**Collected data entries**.

==========

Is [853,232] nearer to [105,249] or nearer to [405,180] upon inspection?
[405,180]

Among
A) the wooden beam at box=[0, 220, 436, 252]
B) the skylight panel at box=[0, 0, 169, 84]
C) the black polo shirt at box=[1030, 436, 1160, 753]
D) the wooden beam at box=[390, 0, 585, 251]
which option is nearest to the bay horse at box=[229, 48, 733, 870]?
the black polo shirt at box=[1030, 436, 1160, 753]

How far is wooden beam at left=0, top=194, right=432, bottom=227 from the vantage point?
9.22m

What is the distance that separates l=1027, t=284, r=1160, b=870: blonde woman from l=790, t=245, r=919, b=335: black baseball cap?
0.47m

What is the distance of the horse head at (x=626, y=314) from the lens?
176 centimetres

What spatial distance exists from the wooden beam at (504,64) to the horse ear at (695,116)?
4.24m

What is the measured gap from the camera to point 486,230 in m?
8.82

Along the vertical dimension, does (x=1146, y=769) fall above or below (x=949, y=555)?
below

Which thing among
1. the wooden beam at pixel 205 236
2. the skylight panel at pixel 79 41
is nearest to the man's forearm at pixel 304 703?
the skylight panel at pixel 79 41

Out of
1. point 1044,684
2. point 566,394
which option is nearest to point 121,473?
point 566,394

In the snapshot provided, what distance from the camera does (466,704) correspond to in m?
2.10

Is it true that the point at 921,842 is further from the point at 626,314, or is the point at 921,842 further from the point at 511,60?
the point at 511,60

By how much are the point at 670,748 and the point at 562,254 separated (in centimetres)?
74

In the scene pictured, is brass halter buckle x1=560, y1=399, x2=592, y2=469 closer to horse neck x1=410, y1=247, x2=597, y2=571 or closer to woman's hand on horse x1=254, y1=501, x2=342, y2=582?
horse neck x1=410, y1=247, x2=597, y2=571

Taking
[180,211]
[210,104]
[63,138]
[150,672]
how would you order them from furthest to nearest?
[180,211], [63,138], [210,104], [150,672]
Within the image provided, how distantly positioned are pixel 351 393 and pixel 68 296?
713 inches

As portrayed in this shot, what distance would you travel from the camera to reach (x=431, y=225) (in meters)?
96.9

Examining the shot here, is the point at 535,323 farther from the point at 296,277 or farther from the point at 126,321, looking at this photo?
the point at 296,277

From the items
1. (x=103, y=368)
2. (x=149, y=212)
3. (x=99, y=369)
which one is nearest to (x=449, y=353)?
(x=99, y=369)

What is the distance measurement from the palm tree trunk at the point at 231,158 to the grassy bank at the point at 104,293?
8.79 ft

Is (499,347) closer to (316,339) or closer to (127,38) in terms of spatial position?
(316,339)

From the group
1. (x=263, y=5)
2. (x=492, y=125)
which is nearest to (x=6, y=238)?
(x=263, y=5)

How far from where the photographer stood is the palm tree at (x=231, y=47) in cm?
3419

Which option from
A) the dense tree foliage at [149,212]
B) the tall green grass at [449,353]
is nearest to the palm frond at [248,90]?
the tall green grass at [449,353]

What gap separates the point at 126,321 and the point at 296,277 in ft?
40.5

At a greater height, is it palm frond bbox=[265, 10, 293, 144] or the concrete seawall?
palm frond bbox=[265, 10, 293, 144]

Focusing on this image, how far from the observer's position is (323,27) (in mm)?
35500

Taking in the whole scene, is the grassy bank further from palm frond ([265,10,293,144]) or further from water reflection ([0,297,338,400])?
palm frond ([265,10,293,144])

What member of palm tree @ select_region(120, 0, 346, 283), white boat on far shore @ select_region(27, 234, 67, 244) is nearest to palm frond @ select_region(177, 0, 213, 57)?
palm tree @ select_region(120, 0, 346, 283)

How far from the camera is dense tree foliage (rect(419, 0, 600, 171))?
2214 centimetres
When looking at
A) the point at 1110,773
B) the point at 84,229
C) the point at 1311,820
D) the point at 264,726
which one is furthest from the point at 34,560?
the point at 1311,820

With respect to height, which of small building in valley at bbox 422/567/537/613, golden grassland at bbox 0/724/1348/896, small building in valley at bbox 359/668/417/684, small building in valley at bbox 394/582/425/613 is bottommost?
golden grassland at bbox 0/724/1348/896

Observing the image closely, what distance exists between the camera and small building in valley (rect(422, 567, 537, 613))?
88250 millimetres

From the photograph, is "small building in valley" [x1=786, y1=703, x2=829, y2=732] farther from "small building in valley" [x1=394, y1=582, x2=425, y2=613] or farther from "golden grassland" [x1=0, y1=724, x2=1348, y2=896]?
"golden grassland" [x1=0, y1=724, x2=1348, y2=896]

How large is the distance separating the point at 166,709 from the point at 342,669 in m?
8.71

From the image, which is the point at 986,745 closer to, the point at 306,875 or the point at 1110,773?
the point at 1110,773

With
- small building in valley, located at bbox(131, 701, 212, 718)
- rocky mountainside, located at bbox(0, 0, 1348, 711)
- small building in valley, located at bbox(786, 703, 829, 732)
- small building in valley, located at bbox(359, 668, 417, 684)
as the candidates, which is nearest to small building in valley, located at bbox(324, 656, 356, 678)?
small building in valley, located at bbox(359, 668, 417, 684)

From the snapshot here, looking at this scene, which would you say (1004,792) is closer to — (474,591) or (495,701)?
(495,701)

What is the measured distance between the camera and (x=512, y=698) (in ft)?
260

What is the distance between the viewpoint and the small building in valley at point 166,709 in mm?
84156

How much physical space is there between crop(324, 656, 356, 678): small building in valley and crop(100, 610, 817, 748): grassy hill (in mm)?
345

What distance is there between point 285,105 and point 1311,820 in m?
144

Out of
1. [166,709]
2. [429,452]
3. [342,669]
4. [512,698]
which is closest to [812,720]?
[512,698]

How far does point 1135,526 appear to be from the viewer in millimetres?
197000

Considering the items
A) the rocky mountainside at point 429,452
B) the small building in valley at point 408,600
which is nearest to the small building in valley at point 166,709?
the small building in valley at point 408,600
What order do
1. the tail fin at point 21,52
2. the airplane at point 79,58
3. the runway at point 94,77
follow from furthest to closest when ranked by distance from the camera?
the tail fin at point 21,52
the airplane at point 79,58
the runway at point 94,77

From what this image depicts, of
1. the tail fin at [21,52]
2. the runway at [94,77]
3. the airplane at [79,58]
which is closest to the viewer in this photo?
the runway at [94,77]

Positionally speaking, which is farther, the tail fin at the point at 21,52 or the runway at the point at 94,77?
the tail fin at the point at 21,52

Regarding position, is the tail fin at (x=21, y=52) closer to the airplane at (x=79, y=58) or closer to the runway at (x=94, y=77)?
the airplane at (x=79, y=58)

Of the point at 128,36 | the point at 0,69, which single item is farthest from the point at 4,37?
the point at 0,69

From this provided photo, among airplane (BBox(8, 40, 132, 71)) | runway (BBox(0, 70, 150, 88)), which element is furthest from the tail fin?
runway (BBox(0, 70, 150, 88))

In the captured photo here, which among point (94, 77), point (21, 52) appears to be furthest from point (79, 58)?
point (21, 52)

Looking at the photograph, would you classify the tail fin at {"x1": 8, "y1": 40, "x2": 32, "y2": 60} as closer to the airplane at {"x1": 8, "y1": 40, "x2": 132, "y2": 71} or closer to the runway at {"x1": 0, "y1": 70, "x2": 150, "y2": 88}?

==========

**Exercise task**. Reproduce every one of these records line for line, with nothing changed.

**Output for this exercise**.
Is [853,232] nearer to [105,249] or nearer to [405,180] upon inspection?
[405,180]

Among
A) the wooden beam at box=[0, 220, 436, 252]
B) the skylight panel at box=[0, 0, 169, 84]
C) the black polo shirt at box=[1030, 436, 1160, 753]
D) the wooden beam at box=[390, 0, 585, 251]
which option is nearest to the bay horse at box=[229, 48, 733, 870]?
the black polo shirt at box=[1030, 436, 1160, 753]

How far is wooden beam at left=0, top=194, right=432, bottom=227 from the vantage point?
9.22m

What is the distance that separates l=1027, t=284, r=1160, b=870: blonde woman from l=790, t=245, r=919, b=335: black baseball cap?
0.47m

What is the distance of the horse head at (x=626, y=314) from the lens?
176 centimetres

What spatial distance exists from the wooden beam at (504,64) to the horse ear at (695,116)?
4.24m

What is the measured gap from the camera to point 486,230 in m?
8.82

Along the vertical dimension, does (x=1146, y=769) fall above or below (x=949, y=555)?
below

Which thing among
1. the wooden beam at pixel 205 236
2. the skylight panel at pixel 79 41
is nearest to the man's forearm at pixel 304 703?
the skylight panel at pixel 79 41

Out of
1. point 1044,684
2. point 566,394
which option is nearest to point 121,473?
point 566,394

In the snapshot provided, what distance from the camera does (466,704) correspond to in m?
2.10

Is it true that the point at 921,842 is further from the point at 626,314, or is the point at 921,842 further from the point at 511,60?
the point at 511,60

By how much are the point at 670,748 and the point at 562,254 separated (in centimetres)?
74

In the scene pictured, is brass halter buckle x1=560, y1=399, x2=592, y2=469 closer to horse neck x1=410, y1=247, x2=597, y2=571 or closer to woman's hand on horse x1=254, y1=501, x2=342, y2=582?
horse neck x1=410, y1=247, x2=597, y2=571

Taking
[180,211]
[210,104]
[63,138]
[150,672]
how would you order them from furthest to nearest?
[180,211], [63,138], [210,104], [150,672]
Within the image provided, how distantly positioned are pixel 351 393 and pixel 68 296?
713 inches

As portrayed in this shot, what distance would you travel from the camera to reach (x=431, y=225) (in meters)?
96.9

Examining the shot here, is the point at 535,323 farther from the point at 296,277 or farther from the point at 126,321, looking at this photo?
the point at 296,277

From the items
1. (x=103, y=368)
2. (x=149, y=212)
3. (x=99, y=369)
which one is nearest to (x=449, y=353)?
(x=99, y=369)

What is the distance measurement from the palm tree trunk at the point at 231,158 to the grassy bank at the point at 104,293?
8.79 ft

Is (499,347) closer to (316,339) or closer to (127,38) in terms of spatial position?
(316,339)

From the group
1. (x=263, y=5)
2. (x=492, y=125)
which is nearest to (x=6, y=238)?
(x=263, y=5)

How far from where the photographer stood is the palm tree at (x=231, y=47) in cm?
3419

Which option from
A) the dense tree foliage at [149,212]
B) the tall green grass at [449,353]
is nearest to the palm frond at [248,90]?
the tall green grass at [449,353]

What gap separates the point at 126,321 and the point at 296,277 in ft?
40.5

At a greater height, is it palm frond bbox=[265, 10, 293, 144] or the concrete seawall?
palm frond bbox=[265, 10, 293, 144]

Focusing on this image, how far from the observer's position is (323,27) (in mm)?
35500

Taking in the whole scene, is the grassy bank further from palm frond ([265,10,293,144]) or further from water reflection ([0,297,338,400])?
palm frond ([265,10,293,144])

What member of palm tree @ select_region(120, 0, 346, 283), white boat on far shore @ select_region(27, 234, 67, 244) is nearest to palm frond @ select_region(177, 0, 213, 57)?
palm tree @ select_region(120, 0, 346, 283)

How far from the camera is dense tree foliage (rect(419, 0, 600, 171))?
2214 centimetres
When looking at
A) the point at 1110,773
B) the point at 84,229
C) the point at 1311,820
D) the point at 264,726
which one is furthest from the point at 34,560?
the point at 1311,820

With respect to height, which of small building in valley at bbox 422/567/537/613, golden grassland at bbox 0/724/1348/896, small building in valley at bbox 359/668/417/684, small building in valley at bbox 394/582/425/613 is bottommost?
golden grassland at bbox 0/724/1348/896

Observing the image closely, what distance exists between the camera and small building in valley (rect(422, 567, 537, 613))?
88250 millimetres

From the photograph, is "small building in valley" [x1=786, y1=703, x2=829, y2=732] farther from "small building in valley" [x1=394, y1=582, x2=425, y2=613] or farther from "golden grassland" [x1=0, y1=724, x2=1348, y2=896]?
"golden grassland" [x1=0, y1=724, x2=1348, y2=896]

How large is the distance separating the point at 166,709 from the point at 342,669 in m?
8.71

From the image, which is the point at 986,745 closer to, the point at 306,875 or the point at 1110,773?
the point at 1110,773

With
- small building in valley, located at bbox(131, 701, 212, 718)
- rocky mountainside, located at bbox(0, 0, 1348, 711)
- small building in valley, located at bbox(786, 703, 829, 732)
- small building in valley, located at bbox(359, 668, 417, 684)
as the candidates, which is nearest to small building in valley, located at bbox(324, 656, 356, 678)?
small building in valley, located at bbox(359, 668, 417, 684)

From the snapshot here, looking at this scene, which would you say (1004,792) is closer to — (474,591) or (495,701)?
(495,701)

What is the measured distance between the camera and (x=512, y=698) (in ft)?
260

What is the distance between the viewpoint and the small building in valley at point 166,709 in mm?
84156

How much physical space is there between crop(324, 656, 356, 678): small building in valley and crop(100, 610, 817, 748): grassy hill (in mm)?
345

What distance is there between point 285,105 and point 1311,820 in m?
144

Out of
1. [166,709]
2. [429,452]
3. [342,669]
4. [512,698]
which is closest to [812,720]?
[512,698]

How far does point 1135,526 appear to be from the viewer in millimetres?
197000

Considering the items
A) the rocky mountainside at point 429,452
B) the small building in valley at point 408,600
which is nearest to the small building in valley at point 166,709?
the small building in valley at point 408,600
What order do
1. the tail fin at point 21,52
2. the airplane at point 79,58
3. the runway at point 94,77
follow from furthest to closest when ranked by distance from the camera?
the tail fin at point 21,52
the airplane at point 79,58
the runway at point 94,77

From what this image depicts, of
1. the tail fin at [21,52]
2. the runway at [94,77]
3. the airplane at [79,58]
which is closest to the viewer in this photo?
the runway at [94,77]

Positionally speaking, which is farther, the tail fin at the point at 21,52 or the runway at the point at 94,77?
the tail fin at the point at 21,52

Regarding position, is the tail fin at (x=21, y=52) closer to the airplane at (x=79, y=58) or closer to the runway at (x=94, y=77)?
the airplane at (x=79, y=58)

Of the point at 128,36 | the point at 0,69, which single item is farthest from the point at 4,37?
the point at 0,69

From this provided photo, among airplane (BBox(8, 40, 132, 71)) | runway (BBox(0, 70, 150, 88)), which element is furthest from the tail fin?
runway (BBox(0, 70, 150, 88))

In the captured photo here, which among point (94, 77), point (21, 52) appears to be furthest from point (79, 58)?
point (21, 52)

Looking at the photograph, would you classify the tail fin at {"x1": 8, "y1": 40, "x2": 32, "y2": 60} as closer to the airplane at {"x1": 8, "y1": 40, "x2": 132, "y2": 71} or closer to the runway at {"x1": 0, "y1": 70, "x2": 150, "y2": 88}?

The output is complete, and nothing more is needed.